Die Leiter vom Dachboden abwärts, gelangte man vom ersten Stock dann über die Stiege hinunter, durch eine Schwingtüre in den Eingangsraum, der direkt unter der oberen Küche lag. Ab dem ersten warmen Sommertage stand die Eingangstüre tagsüber immer offen, wurde auch in der Nacht nicht verschlossen.

Der Aufenthalt im Haus, nur bis zum ersten Stockwerk aus Stein erbaut, war im Sommer hier unten erträglich. Der zementierte Fußboden kühlte die nackten Füße und machte die Kinder bei längerem Spielen im Dämmer frösteln. Die Räumlichkeiten waren gleich angeordnet wie oben: eine Stube, ein Schlafzimmer, eine Kammer, in der ab einem für Katharina nicht mehr erinnerbarem Zeitpunkt ein Onkel Hans, ein sogenannter Wagner von Beruf, sich eine Werkstätte eingerichtet hatte.

Eines ist sicher, es geschah das Wunder, dass Kathi mit sechs Jahren zum ersten Mal auf eigenen Schiern stand, die der Onkel für sie angefertigt hatte. Überwältigend und unfassbar damals der Gedanke, etwas zu besitzen, das vor ihr noch niemand besessen hatte, etwas Neues, Ganzes, ohne einen Flicken, etwas nur für sie alleine.

Durch die schwere Eingangstüre hinaus in den Garten. Vom Eingang weg führte ein Mittelweg zwischen den Beeten hindurch zu einer kleinen Grasfläche, zu einer Bank unter Sträuchern. Der schmale Weg war, um die Beete zu schützen, entlang des Hauses und des Mittelganges durch einen einfachen Zaun aus Pflöcken und Brettern begrenzt, auf dem die Kinder sitzen und sich schaukeln konnten.

Zurückblickend gewahrte man, dass der obere Teil des Hauses und der Anbau, in welchem der Abort lag, aus Holz errichtet und mit längs geschnittenen Brettern geschützt war, in den Jahren verwittert zu tiefem Grau. Ein kräftiger Spalierbaum, im Herbst mit riesigen, goldgelben Birnen behangen, der Stolz des Großvaters, breitete sich über die Südfront des Hauses. Rundum leuchtete braunrot bis zur halben Höhe aufgeschichtetes Holz, links der Eingangstüre stand der Brunnen.
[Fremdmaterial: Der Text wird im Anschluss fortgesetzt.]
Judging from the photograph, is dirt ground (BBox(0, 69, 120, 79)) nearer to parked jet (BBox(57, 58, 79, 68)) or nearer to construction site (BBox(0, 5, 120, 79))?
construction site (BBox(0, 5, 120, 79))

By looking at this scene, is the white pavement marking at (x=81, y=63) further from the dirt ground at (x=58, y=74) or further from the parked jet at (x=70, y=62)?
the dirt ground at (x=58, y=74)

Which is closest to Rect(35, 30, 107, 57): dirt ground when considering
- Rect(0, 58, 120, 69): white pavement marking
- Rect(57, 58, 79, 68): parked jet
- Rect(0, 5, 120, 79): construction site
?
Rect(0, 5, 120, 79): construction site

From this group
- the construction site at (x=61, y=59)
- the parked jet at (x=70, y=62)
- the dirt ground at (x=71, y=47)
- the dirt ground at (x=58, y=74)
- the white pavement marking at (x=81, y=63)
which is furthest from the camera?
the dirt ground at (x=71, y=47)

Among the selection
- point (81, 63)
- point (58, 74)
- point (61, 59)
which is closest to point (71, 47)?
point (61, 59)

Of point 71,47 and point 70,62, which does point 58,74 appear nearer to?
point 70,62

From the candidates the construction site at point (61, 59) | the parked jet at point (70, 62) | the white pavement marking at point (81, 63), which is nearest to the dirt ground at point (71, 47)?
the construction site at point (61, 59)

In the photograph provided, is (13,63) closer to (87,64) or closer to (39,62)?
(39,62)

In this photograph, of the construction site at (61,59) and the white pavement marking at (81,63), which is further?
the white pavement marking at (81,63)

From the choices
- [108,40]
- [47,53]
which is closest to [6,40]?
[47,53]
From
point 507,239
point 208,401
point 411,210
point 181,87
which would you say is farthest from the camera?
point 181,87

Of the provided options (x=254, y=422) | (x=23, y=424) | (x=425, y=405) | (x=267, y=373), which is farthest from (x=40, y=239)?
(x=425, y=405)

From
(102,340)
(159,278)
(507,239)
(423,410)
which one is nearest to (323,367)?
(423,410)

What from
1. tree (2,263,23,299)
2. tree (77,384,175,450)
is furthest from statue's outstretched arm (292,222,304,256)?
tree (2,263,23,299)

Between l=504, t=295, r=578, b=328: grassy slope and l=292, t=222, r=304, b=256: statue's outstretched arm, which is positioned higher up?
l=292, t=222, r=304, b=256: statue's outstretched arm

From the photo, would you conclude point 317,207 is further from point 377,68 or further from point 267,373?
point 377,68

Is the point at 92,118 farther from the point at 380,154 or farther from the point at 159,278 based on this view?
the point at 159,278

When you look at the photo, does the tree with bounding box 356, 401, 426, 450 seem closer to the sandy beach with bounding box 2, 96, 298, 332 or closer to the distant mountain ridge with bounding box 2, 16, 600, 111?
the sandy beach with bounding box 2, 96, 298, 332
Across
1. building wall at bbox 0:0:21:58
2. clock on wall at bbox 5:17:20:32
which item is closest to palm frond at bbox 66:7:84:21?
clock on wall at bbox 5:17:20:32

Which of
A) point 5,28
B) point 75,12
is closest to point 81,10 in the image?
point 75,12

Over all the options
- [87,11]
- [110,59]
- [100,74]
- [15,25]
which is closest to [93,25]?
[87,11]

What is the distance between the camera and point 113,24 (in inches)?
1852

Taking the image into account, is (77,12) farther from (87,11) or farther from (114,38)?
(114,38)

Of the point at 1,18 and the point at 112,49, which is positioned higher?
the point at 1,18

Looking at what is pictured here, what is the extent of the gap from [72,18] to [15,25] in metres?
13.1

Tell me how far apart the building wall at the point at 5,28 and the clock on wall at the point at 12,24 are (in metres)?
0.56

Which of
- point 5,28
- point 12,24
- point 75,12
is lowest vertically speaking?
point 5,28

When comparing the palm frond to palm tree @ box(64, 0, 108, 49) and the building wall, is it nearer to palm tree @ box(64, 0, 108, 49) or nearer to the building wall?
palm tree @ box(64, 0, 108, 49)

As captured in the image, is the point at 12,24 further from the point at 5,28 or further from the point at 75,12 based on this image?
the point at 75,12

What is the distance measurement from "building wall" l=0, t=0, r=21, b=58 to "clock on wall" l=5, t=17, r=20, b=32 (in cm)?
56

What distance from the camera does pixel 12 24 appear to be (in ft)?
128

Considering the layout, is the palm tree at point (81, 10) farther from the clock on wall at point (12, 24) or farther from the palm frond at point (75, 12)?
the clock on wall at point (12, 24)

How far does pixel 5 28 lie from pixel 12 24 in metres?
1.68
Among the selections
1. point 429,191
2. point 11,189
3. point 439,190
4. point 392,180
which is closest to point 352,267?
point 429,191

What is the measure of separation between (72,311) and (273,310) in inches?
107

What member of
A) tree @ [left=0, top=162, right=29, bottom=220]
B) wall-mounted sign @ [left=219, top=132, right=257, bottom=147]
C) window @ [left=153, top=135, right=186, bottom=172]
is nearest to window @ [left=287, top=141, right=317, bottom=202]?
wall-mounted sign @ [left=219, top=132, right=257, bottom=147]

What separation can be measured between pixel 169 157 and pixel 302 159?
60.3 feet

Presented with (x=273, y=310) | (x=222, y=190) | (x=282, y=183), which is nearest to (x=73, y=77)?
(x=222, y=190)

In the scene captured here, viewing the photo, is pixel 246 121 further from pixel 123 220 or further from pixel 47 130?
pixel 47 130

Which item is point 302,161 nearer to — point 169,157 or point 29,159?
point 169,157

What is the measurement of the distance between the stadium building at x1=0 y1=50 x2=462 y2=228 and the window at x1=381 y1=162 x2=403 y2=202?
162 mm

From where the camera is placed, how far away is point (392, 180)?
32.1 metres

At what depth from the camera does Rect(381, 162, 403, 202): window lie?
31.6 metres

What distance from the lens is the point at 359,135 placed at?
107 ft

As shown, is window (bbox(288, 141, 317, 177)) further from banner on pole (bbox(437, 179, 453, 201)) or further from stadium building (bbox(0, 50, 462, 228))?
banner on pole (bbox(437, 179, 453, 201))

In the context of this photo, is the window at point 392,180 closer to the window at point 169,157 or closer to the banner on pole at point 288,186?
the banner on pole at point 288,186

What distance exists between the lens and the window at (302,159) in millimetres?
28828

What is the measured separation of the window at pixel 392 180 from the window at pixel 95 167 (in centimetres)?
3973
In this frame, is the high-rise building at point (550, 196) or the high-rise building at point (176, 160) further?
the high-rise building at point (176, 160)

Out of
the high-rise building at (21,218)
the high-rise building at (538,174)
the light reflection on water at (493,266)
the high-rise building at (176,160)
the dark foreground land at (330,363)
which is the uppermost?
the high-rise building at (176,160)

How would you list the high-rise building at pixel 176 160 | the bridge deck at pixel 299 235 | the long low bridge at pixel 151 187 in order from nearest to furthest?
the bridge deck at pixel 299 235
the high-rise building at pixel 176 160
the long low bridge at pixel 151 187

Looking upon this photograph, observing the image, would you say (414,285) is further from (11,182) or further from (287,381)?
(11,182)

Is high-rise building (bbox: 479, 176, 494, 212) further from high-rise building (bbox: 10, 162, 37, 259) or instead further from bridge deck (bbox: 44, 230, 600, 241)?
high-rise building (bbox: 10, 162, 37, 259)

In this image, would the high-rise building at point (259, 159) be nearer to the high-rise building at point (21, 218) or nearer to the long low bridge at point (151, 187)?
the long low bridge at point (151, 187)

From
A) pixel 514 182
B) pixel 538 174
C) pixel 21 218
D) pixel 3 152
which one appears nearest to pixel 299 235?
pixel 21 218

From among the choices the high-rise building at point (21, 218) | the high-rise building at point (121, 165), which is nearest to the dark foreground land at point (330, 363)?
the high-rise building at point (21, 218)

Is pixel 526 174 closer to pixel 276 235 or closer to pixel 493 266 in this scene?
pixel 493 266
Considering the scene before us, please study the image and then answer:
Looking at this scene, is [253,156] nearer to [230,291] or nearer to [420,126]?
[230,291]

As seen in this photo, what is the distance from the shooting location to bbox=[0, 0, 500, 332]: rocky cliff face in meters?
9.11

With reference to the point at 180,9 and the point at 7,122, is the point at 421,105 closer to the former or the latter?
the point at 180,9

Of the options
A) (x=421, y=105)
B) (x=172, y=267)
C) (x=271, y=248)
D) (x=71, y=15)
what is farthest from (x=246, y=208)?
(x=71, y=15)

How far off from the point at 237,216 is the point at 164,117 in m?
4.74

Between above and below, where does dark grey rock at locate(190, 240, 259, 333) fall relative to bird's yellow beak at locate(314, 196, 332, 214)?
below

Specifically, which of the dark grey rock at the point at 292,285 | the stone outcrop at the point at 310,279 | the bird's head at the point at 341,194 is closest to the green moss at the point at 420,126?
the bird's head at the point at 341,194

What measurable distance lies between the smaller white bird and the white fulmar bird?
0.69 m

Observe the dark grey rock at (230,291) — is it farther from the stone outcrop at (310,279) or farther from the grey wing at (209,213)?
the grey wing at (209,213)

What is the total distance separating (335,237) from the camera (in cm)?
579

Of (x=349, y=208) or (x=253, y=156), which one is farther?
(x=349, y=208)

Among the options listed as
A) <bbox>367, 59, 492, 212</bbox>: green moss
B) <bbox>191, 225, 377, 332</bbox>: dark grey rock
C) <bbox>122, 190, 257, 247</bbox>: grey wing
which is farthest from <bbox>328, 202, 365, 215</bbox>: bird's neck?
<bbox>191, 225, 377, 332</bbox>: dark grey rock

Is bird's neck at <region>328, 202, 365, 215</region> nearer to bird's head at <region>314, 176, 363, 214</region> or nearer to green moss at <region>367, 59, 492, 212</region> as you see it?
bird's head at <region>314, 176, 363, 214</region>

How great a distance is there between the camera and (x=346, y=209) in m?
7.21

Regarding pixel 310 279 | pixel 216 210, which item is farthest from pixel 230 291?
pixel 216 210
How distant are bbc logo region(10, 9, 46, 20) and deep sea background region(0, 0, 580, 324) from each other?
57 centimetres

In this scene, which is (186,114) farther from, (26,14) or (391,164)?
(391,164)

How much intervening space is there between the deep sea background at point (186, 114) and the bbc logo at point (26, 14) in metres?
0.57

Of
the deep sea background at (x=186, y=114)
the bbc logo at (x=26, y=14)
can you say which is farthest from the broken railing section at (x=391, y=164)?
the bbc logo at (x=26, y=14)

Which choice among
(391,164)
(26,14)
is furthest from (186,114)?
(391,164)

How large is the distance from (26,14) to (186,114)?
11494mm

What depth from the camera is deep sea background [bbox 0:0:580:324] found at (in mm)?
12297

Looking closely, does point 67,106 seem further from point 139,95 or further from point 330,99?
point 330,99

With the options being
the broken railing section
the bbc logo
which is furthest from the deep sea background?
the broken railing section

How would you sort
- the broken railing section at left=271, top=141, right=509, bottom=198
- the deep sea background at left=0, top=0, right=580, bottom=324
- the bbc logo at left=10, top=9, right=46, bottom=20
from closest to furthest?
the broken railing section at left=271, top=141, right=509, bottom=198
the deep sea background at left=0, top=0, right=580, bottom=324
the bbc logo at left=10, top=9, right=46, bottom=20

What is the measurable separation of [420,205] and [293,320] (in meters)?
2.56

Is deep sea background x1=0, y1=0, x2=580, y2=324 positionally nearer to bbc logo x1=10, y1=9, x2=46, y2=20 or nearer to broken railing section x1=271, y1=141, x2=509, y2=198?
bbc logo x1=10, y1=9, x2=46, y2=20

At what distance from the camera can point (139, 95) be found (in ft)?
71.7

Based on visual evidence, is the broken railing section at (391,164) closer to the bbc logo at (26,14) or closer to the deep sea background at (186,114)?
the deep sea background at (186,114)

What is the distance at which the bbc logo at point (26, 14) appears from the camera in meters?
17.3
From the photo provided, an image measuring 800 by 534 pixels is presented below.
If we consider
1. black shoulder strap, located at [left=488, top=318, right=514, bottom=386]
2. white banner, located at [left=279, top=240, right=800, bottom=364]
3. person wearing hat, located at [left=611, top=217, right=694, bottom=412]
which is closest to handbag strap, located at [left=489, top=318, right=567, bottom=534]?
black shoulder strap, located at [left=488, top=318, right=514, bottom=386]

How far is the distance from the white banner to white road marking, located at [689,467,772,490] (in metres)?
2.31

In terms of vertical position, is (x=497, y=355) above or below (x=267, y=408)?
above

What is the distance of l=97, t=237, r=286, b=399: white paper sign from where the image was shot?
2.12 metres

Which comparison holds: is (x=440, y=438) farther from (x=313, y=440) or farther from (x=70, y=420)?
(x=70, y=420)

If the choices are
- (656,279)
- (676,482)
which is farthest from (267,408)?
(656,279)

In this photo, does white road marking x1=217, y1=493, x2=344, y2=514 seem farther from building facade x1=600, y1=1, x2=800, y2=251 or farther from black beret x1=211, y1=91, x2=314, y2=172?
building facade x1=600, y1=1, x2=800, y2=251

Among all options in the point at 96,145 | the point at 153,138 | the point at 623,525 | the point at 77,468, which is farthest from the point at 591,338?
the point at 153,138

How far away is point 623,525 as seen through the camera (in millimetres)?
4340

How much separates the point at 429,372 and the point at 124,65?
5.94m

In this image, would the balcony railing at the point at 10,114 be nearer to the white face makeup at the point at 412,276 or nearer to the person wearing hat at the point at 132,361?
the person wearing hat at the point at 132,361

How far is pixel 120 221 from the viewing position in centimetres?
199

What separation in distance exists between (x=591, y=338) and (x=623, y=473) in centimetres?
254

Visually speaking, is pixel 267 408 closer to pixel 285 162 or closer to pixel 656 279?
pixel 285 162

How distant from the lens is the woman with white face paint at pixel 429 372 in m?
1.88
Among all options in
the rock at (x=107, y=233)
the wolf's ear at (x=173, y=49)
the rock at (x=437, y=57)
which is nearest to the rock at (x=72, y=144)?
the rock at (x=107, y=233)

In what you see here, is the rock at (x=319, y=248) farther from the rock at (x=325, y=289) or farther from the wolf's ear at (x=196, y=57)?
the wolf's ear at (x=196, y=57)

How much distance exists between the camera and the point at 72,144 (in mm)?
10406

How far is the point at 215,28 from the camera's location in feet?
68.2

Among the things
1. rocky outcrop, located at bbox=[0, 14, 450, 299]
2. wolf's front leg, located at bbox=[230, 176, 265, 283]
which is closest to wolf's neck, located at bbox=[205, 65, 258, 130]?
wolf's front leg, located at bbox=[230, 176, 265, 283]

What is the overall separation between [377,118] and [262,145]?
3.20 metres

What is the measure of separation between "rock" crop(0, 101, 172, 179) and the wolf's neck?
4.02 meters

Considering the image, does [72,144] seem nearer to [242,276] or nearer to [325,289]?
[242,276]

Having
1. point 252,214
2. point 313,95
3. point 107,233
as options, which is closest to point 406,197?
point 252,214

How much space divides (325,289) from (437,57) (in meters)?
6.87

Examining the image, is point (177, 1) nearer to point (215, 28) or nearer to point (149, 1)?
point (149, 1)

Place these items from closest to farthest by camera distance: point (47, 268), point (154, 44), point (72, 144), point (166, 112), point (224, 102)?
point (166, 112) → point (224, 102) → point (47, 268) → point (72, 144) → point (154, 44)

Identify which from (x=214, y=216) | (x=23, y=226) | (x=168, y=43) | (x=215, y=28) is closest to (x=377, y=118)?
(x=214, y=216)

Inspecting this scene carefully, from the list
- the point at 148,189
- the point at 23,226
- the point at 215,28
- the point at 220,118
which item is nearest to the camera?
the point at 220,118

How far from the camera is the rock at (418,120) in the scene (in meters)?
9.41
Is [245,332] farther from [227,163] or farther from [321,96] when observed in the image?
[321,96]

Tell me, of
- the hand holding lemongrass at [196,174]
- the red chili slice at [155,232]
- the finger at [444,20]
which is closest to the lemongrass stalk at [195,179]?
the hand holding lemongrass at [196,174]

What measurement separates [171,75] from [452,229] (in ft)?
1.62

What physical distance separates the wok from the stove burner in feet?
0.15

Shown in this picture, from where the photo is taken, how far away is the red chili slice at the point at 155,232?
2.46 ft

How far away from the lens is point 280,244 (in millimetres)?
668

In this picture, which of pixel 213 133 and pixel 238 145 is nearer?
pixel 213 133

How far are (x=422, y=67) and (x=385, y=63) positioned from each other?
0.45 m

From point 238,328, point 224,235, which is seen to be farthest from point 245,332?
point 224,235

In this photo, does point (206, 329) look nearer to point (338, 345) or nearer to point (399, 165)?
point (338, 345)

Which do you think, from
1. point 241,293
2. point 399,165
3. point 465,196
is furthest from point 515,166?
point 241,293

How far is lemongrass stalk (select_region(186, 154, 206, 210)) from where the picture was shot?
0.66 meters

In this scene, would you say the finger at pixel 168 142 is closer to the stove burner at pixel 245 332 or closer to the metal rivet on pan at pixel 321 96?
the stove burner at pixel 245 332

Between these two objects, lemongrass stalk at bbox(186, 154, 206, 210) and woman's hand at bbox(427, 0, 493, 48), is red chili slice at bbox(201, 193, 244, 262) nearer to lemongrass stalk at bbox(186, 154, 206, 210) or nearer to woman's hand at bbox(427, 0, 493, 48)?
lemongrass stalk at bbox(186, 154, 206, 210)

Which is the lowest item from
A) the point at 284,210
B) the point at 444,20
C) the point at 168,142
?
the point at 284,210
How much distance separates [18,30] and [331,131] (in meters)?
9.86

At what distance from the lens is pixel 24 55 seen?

Tag und Nacht floss hier Wasser, verursachte das immer gleiche dünne Rauschen. Trog und Wasserröhre aus einem dicken Baumstamm gehöhlt, verrotteten langsam und stetig im Laufe der Jahre. Am Brunnen konnten die Kinder spielen, den Abfluss verstopfen, Überschwemmungen verursachen, an heißen Sommertagen sich in den Trog setzen, sich und andere untertauchen. Selbst im Winter versiegte die Quelle nicht. Auch dann lief das Wasser beständig, wenn auch dünner und zaghafter, in harten Wintern erstarrt zu einer Kaskade von Eiszapfen. Es war die einzige Wasserstelle des Hauses. Die Erwachsenen schöpften mit Eimern das im Inneren des Hauses benötigte Wasser und auch die Kinder schleppten mit kleinen Gefäßen hilfreich Wasser ins Schaff. Riesige Holunderbüsche überschatteten den Brunnen, aus deren weißen Blütendolden die Großmutter in heißem Schmalz herrlich schmeckende Küchlein backte und deren Beeren zu Marmeladen und Saft gekocht, manche Erkältung kurierten.

Dann das kleine Viereck der Tiere: eine winzige Hütte für einige Hühner, ein paar Hasenställe an der Wand. Die an das Rasenstück angrenzende kleine Wiese war umzäunt mit einem Lattenzaun, das kleine Reich eines Arbeiters eng umschließend. Gering an Ausmaßen, war es doch, überquellend von Blüten und Farben, für Katharina ein Königreich.